Looking pretty good so far. In US, pretty much through earnings season; in Canada, we're about halfway. This quarter's been coming in line, maybe a bit better.
Though always cautious, management outlooks have also been pretty positive. Usually Q1 guidance tends to be a bit more conservative, as management doesn't know how the rest of the year is going to unfold.
The changes add to volatility. By now, everyone had accepted the tariffs and made adjustments. But then recent changes add to uncertainty. Probably still net-better for companies and markets with recent tariff formats that are being rolled out.
Over time, will support earnings more than the initial framework suggested.

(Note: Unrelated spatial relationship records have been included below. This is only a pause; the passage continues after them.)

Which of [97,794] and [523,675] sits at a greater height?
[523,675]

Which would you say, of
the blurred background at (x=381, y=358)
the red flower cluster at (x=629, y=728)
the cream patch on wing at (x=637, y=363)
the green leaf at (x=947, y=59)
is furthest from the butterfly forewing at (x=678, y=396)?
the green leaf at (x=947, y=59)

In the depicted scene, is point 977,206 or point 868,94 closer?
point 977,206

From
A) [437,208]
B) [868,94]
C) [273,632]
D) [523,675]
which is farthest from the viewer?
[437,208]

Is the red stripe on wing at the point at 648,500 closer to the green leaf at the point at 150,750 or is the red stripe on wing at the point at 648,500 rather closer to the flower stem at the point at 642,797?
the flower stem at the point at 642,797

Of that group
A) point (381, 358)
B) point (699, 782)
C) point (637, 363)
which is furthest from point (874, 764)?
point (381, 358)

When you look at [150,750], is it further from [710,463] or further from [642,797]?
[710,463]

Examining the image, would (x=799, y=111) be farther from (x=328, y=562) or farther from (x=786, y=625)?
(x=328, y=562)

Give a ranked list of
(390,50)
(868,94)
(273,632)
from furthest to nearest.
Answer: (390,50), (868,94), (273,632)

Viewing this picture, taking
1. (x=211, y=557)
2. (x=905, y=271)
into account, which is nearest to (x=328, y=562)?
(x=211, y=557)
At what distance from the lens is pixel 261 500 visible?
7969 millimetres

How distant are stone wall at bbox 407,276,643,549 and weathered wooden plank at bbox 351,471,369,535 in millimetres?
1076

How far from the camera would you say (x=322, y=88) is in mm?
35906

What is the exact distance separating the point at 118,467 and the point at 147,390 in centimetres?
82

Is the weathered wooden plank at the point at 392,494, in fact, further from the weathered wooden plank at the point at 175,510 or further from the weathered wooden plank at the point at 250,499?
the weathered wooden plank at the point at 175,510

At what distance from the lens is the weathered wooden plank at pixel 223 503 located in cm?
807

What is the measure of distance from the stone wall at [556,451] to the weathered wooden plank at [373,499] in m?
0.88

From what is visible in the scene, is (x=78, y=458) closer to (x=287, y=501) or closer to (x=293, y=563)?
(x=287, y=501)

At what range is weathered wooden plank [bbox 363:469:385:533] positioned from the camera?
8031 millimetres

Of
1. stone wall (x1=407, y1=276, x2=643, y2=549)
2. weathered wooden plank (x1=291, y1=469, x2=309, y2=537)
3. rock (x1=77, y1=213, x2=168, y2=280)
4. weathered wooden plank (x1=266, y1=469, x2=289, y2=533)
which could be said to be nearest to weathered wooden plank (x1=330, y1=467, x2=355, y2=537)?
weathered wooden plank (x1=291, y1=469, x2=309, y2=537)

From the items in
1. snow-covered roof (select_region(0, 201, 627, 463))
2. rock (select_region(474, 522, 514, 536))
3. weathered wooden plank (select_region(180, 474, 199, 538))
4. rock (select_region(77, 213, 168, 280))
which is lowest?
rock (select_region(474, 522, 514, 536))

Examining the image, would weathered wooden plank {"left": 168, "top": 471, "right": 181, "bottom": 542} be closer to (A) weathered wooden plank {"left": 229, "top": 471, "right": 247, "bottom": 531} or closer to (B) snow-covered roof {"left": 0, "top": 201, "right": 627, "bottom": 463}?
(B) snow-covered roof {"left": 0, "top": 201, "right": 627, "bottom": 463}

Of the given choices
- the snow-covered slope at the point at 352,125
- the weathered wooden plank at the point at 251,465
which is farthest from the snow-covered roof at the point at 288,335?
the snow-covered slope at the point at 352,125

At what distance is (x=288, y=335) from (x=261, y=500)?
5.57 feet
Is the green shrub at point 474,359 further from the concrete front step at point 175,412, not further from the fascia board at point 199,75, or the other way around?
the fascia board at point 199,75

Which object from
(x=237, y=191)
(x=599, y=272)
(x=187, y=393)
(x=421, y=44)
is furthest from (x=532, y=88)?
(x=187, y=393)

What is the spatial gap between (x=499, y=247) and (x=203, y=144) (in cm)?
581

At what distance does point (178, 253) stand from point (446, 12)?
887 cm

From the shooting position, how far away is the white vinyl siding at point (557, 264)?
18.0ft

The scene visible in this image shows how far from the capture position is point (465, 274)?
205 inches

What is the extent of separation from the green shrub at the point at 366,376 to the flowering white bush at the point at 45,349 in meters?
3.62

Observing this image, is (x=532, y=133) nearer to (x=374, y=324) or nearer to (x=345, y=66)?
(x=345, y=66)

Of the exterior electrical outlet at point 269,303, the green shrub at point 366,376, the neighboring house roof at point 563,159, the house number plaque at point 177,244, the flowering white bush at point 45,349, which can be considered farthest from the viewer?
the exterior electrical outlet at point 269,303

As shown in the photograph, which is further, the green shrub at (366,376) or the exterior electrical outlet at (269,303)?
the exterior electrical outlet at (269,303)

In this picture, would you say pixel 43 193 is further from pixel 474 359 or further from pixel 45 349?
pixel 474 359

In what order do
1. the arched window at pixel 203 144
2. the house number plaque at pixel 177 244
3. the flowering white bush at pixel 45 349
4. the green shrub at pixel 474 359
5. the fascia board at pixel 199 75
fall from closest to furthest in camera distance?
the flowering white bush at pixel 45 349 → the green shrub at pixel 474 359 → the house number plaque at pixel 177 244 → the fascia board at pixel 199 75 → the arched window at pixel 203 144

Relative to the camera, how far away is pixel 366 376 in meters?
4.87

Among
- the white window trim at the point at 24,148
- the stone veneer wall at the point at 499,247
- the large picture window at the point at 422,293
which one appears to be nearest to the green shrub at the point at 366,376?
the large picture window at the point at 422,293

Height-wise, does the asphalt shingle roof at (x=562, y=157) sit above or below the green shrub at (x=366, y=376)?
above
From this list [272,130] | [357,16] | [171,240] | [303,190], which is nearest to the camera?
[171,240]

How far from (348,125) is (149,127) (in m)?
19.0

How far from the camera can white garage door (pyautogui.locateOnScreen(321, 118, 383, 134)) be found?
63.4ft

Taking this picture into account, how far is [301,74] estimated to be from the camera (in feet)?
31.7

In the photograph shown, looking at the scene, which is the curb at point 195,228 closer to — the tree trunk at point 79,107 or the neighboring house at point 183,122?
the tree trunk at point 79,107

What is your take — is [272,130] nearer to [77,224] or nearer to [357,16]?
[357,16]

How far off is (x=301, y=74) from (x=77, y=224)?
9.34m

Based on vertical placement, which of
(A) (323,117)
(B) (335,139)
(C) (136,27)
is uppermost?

Even with the selloff, US markets are still hanging around their highs. The TSX has been weaker, but a lot has been driven by materials.
Investors are probably a little antsy due to volatility, but in a diversified portfolio you're probably doing OK overall.
Software's seen a drawdown of 40% peak to trough in a lot of names. AI trend is still really interesting -- markets are so skittish on any headline that individual names can be quite volatile, which can present opportunities for nimble investors. You have to pick your spots.